七大聖人セブンスワンの一人であるシルエスカ様が敗れるという時点で、その脅威は人智を超えたものでしょう。その報せを皇都まで届け、他の七大聖人セブンスワン達が召集されるまでの時間稼ぎを、お二人にお願いします。勝つ必要はありません」


「その召集には、どれ程の時間が掛かる?」


「……少なく見積もっても、各連絡拠点を通じて皇都まで報せるのに一時間。そして皇都で七大聖人セブンスワンを招集するかの案件が持ち込まれ議会が開かれるのに、下手をすれば十数時間から一日は掛かるかと」


「!?」


「それが上手く進むとしても、他の四大国家がそれを承認して各国家に所属する七大聖人セブンスワンを召集し、秘術である転移魔法を使って赴くだけでも、最低でも二日から五日は掛かるでしょう」


「……つまり、七大聖人セブンスワンが召集されるまで最低でも三日、長いと六日は掛かるのか?」


「はい。しかもそれは、少なく見積もった場合の日数です」


 それを聞いたエリクとマギルスは顔を見合わせ、軽く溜息を吐き出す。

 その反応を老執事も予想していたようで、軽く会釈を交えて話を続けた。


「お察しの通り、この緊急事態に七大聖人セブンスワンの招集は間に合わない可能性が高い。更に捕らえた研究員達の話では、ランヴァルディアは女皇と皇国に強い憎しみを抱いている節もあるそうです。下手をすればシルエスカ様が倒された後、そのまま皇都に向かうかもしれない」


「……それを俺達で足止めしろと。そういう話か?」


「はい。我々も出来得る限りの援護はさせて頂きますが――……」


「いらないよ、援護なんて」


「!」


 老執事の話を聞いていたマギルスが口を挟み、皇国騎士団達の援護を拒否する。

 それを聞いていたエリクも、それに同意して頷いて見せた。


「そうだな。邪魔になるだけだ」


「だよねぇ。近くで剣を振られても邪魔だし、遠くで弓を射られても僕達が近づけなくなるだけで邪魔だし。だからシルエスカって人も、一人で戦ってるんでしょ?」


「……確かに、そうですな」


「戦うのは、僕とエリクおじさんだけでいいよ」


「お前達は、ここの者達を連れて移動した方がいい」


「……なるほど、分かりました。それでは、やり方もお二人にお任せします」


 援護は不要と聞かせるマギルスとエリクに対して、老執事はそれを了承する。

 そして二人は戦い方に関して話した。


「ねぇねぇ、エリクおじさん。僕に先に戦わせて!」


「一人でか?」


「だって、凄く強い相手なんでしょ? だったら楽しみたいもん! それに聞いてたキメラっていうのが凄く弱くて、つまらないなって思ってたんだよね」


「……なら、その後で俺か?」


「おじさんの番は回ってこないかもね!」


 そう無邪気に笑うマギルスと仏頂面で話すエリクを近くにいた老執事は、僅かに驚きを含んだ目で二人を見る。

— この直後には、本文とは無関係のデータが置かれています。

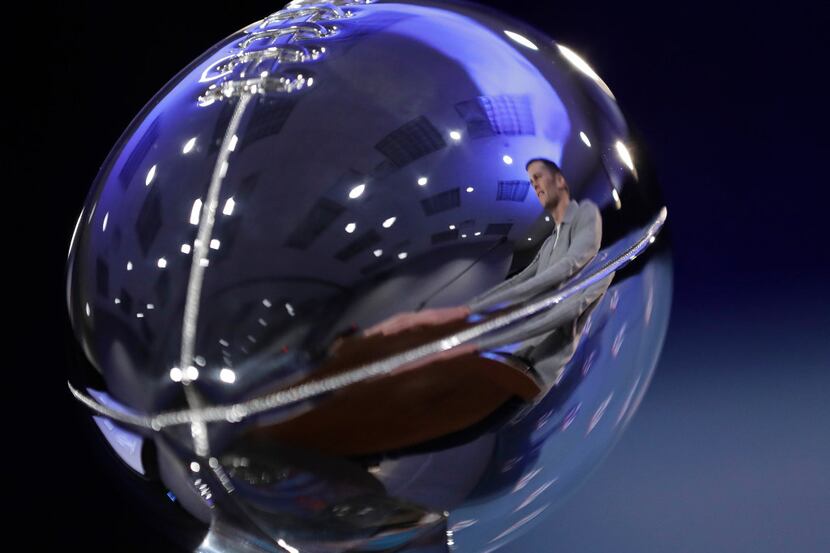 New England Patriots quarterback Tom Brady is reflected in the Lombardi Trophy during a news...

 七大聖人セブンスワンですら勝てないかもしれない相手に対して、一対一の戦いを所望するばかりか、勝てるという前提で話を進める光景が異質に思えた。

 それは二人が魔人であるという理由もある。

 しかしマギルスとエリクは個々の戦い方は出来ても、その戦い方を応用し連携した事が今まで少ないからこそ出た意見でもあった。


 連携の取れない戦い方は、先程二人が言った通り邪魔でしかない。

 それなら個々の技量を最大限に発揮できる戦い方を個人で行う事が、勝てる可能性を最も高めるのだと自然な発想として二人は行き着いていた。


 老執事はそんな話をする二人に、改めて依頼をした。


「それでは、傭兵エリク。傭兵マギルス。二人にランヴァルディアの捕縛、もしくは討伐をお願いします」


「はーい」


「ああ」


「私は各兵団に指示を行います。向こうの戦いに動きがあれば、こちらにも報告を向かわせますので」


 そう話して一礼する老執事は天幕から出ると、外に待機していた鎧姿の部下達に声を掛けて各兵団の指示に向かう。

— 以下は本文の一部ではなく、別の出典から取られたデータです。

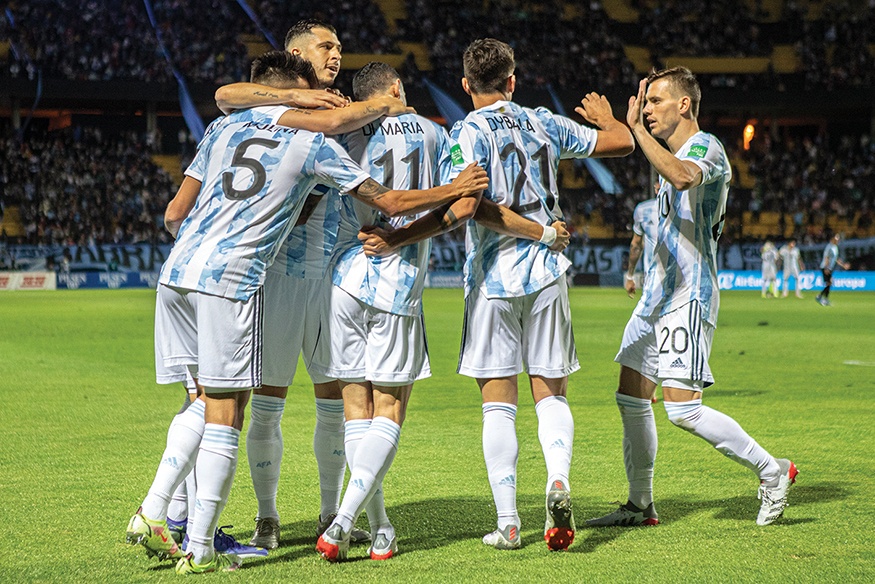 MONTEVIDEO: Argentina’s Angel Di Maria (11) celebrates with teammates after scoring against Uruguay during their South American qualification football match for the FIFA World Cup Qatar 2022, at the Campeon del Siglo stadium in Montevideo on Friday. — AFP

 一方で残ったエリクとマギルス、そしてその話を意味が分からないまま聞いていた訓練兵達は、呆然としながら会話を終えた二人を見た。


「ど、どういう事なんだ……?」


「さぁ……」


「というか、あの二人って知り合いだったのか?」


「みたいだな……」


「エリオが、皇国騎士団長と知り合い……?」


「さっきからエリオのこと、エリクって言ってるみたいなんだが……」


「……なんか、スゲェ話を聞かされてる気がする」


 訓練兵達が顔を見合わせながら目の前で行われた会話を断片的に受け取り、外で起きている事態が尋常ではないものだと感覚的に理解する。

 同時に自分達を助けたマギルスと、同じ訓練兵だったエリオがエリクと呼ばれながら親しく話す姿に、初めて二人に繋がりがあるのだと察した。


 そんな周囲の視線を気にせず、エリクはマギルスに再び問い質す。


「マギルス。さっきの話の続きだが……」


「えー、また話すの? もう面倒臭いから、全部エリクおじさんには喋っていいのかなぁ?」


「全部?」


「うーん。まぁ、いいかな! えっとね、僕がおじさん達と別れた理由はね――……」


 マギルスはエリクに問われ、束の間に話し始める。

 三人と別れる直前、そして別れた後に何があったのかをエリクに聞かせた。


 それはエリクやケイルにとって、予期できない話だった。